Voice over IP (VoIP) services allow users to make calls between IP-based endpoints, and to interconnect with the traditional public switched telephone network. Impairment, failure, or restriction of VoIP services can create significant problems for users of those services, and can create problems for the operators of VoIP services, who may be required to troubleshoot or work around issues (where possible) to restore their users’ connectivity.

As VoIP services become more common around the world, incidences of VoIP impairment, failure, or restriction also have the potential to be construed as anti-competitive, discriminatory, or motivated by non-technical factors. With this report BITAG clarifies how VoIP may be impaired, fail, or be restricted in residential, mobile, application provider, and consumer networks and devices; the methods for mitigating VoIP impairments, failures, or restrictions; and recommendations concerning such. Among other things, the report recommends that:

  • Network operators should avoid impairing or restricting VoIP applications unless no reasonable alternatives are available to resolve technical issues.
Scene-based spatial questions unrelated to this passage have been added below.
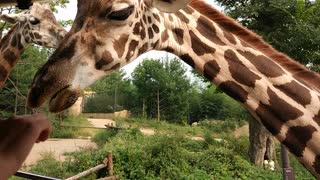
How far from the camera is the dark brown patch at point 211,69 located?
1.80 meters

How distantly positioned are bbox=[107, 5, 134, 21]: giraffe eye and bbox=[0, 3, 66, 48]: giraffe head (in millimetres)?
1301

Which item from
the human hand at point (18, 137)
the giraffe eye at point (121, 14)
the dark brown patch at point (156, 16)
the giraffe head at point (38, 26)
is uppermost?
the giraffe head at point (38, 26)

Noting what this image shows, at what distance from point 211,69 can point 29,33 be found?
5.40ft

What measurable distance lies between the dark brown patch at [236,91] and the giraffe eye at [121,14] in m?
0.48

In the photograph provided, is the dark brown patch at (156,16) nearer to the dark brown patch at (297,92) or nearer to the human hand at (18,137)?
the dark brown patch at (297,92)

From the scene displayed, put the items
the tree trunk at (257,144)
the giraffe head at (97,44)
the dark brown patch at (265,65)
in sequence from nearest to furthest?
the giraffe head at (97,44) < the dark brown patch at (265,65) < the tree trunk at (257,144)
  • VoIP-related Application Layer Gateways (ALGs) in operator-supplied home routers should minimize their impact on traffic other than the operator’s VoIP service where possible.
  • Manufacturers of home routers should disable VoIP-related ALGs by default.
  • Port blocking rules in consumer equipment should be user-configurable.
  • If network operators intentionally use network policies or practices that impair or restrict VoIP, they should provide disclosures about those policies and practices and provide communications channels for feedback.
  • Application developers should design VoIP applications to be port-agile where possible.